Varied botanical and non-botanical materials, photography, since 2018.


An evolving series of arrangements using flowers, plants, branches, as well as diverse non-botanical materials: paper, metal, leather, rubber, electrical cable, fabric, musical instruments, and human bodies. The arrangements are ephemeral, sometimes lasting only a few moments before they collapse. Arrangements made for gallery exhibition require watering and the regular replenishment of perishable materials.


Their ephemerality foregrounds the performative, time-based aspect of the arrangements.The resulting works are therefore not merely material assemblages, but also traces of the gestures and affects of acts of arranging.


In Dapper Dan Magazine, Kiriakos Spirou writes, “In his Arrangements series, [Benny Nemer] creates ephemeral assemblages of flowers and found objects. Fragile and supple as they are, these compositions can be read as ideal bodies emerging through nuance and tacit sensibility. If there are any instructions, they are whispered. If there is power at play, it dissolves like mist.”


The first gallery exhibition of an Arrangement was Mixed Faggot (pictured above) at LifeSpace, Dundee, in the Disentangled Exhibition curated by Cicely Farrer in 2019. A Tiberian shepherd’s flute from the archives of the University of Dundee served as the starting point for the arrangement. Live arranging performances followed at the Fruitmarket Gallery, Edinburgh, Cobalt, Newcastle, and ZEIT, Antwerp.


The photographs produced to document these arrangements are printed in editions of 5 (2 a/p). The first exhibition of a photograph was My Favourite Vase (pictured below), produced in collaboration with Bastien Pourtout, in 满天星: You May Be My Lucky Star, curated by Zhang Yangyu at Studio HB, Tokyo, in 2019.
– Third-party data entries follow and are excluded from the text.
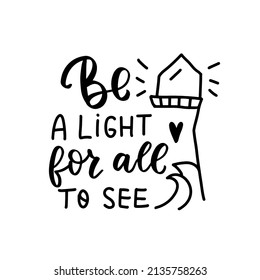 Be a light for all to see. Inspirational quote. Religious phrase. Mental health affirmation quote. Hand lettering, psychology depression awareness. Handwritten positive self-care motivational saying.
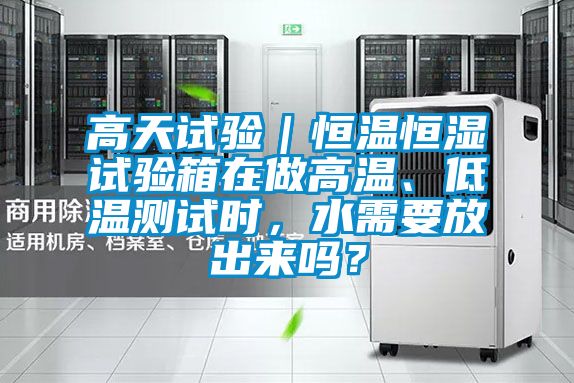 高天試驗｜恒溫恒濕試驗箱在做高溫、低溫測試時，水需要放出來嗎？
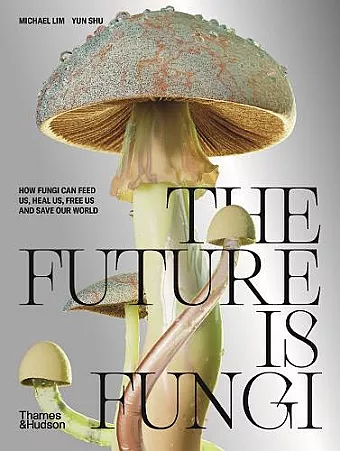 The Future is Fungi cover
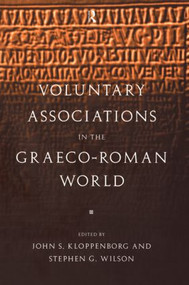 Voluntary Associations in the Graeco-Roman World - 9780415513531 by John S. Kloppenborg, Stephen G. Wilson, 9780415513531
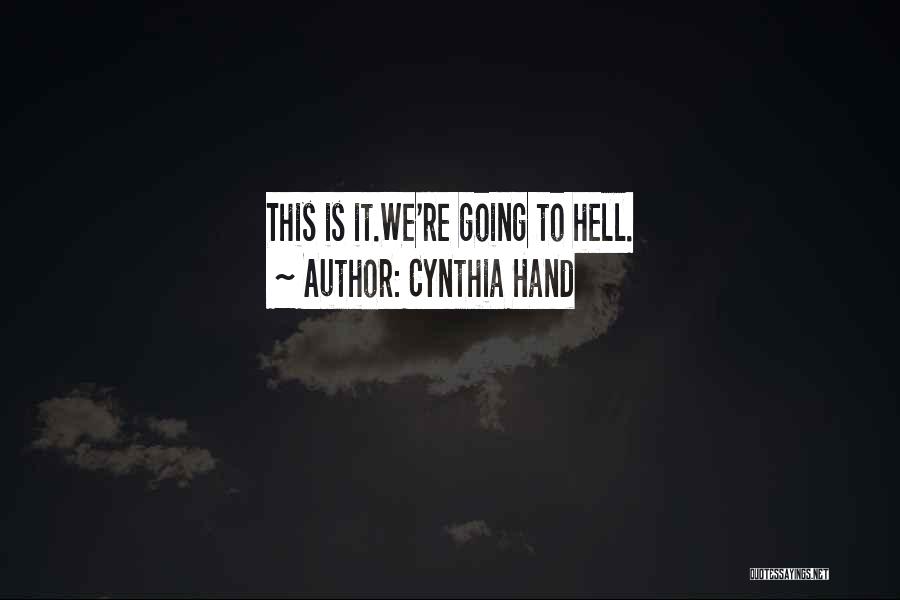 Cynthia Hand Quotes 2194056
Nemer’s first solo exhibition dedicated exclusively to his still life photographs took place at Pierre-François Ouellette Art Contemporain in Montréal in Autumn 2021. The exhibition, entitled “Pour un herbier”, was part of Montreal’s Momenta Biennale de l’Image, featuring eleven prints and a commissioned text by Kiriakos Spirou.



Since 2020, Nemer has undertaken research to produce large scale, time-based floral compositions involving performers, a process involving the collaboration of dancer Stephen Thompson.